TEXTE FOURNI:
##########
La lettre apostolique Vigilantiae du 30 octobre 1902 instituant la commission biblique ne rassure pas complètement Mgr Mignot. Le programme qui lui est donné peut s'interpréter de façon différente selon que sera mise en avant la nécessité de se tenir au courant de l'exégèse dans tous les domaines et dans tous les milieux ou l'obligation de veiller à ce que les auteurs catholiques "ne puissent, dans une fréquentation habituelle des écrivains hétérodoxes l'indépendance du jugement" 1270 . Il veut tout de même garder espoir qu'elle sera moins répressive que le Saint-Office et l'Index. Il le dit à Loisy :
‘Voila donc enfin constituée officiellement la Commission biblique. Tantae molis erat 1271 ... On y aura mis le temps. Comme il serait curieux de connaître les dessous de cette affaire ; combien plus curieux encore de voir ce qu'elle fera, ce qu'elle décidera, quels travaux elle produira, quelles réponses elle donnera aux questions qu'on lui posera ! Il semble que ce doive être une institution permanente, une sorte de congrégation nouvelle taillée dans le Saint-Office et l'Index 1272 .’C'est aussi le sentiment de l'abbé Denis 1273 qui voit, dans la création de cette commission, "un coup de maître du génie conciliateur" de Léon XIII qui "marque enfin la déroute d'un régime de dénonciation et de terreur" 1274 .
##########
DONNÉES ENREGISTRÉES:
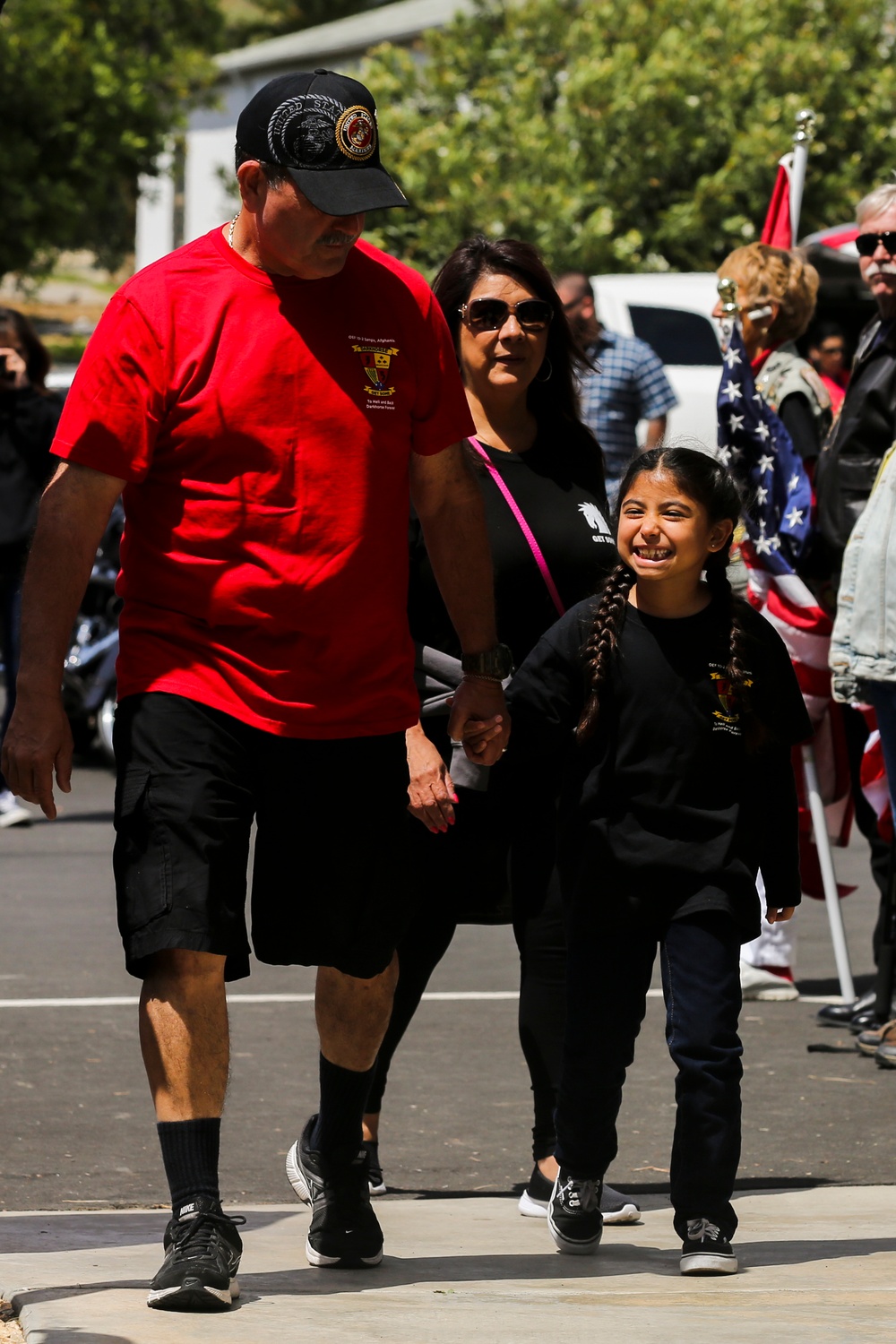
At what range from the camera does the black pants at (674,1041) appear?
4.24 meters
##########
À FAIRE:
#1 D'après l'extrait sur la commission biblique, de quand date la lettre apostolique Vigilantiae ?
#2 Poursuivez l'extrait sur la commission biblique après sa dernière phrase.
La liste n'est d'aucune utilité ici.

RÉPONSES:
#1 Du 30 octobre 1902.

#2
La commission est composée comme les autres congrégations romaines de membres choisis parmi les cardinaux du Sacré Collège et de consulteurs désignés parmi des spécialistes. "Je tremblerais si elle n'était composée que de cardinaux !", écrit Mgr Mignot à M. Vigouroux. En revanche il compte sur les consulteurs "intelligents et (qui) connaissent la matière" pour que la Commission ne s'égare pas "dans des fondrières". "Plus ils sont intelligents et compétents, dit-il à Loisy dans la lettre citée plus haut, moins ils seront pressés de conclure, plus ils se garderont de donner leurs idées personnelles comme étant la foi de l'Église".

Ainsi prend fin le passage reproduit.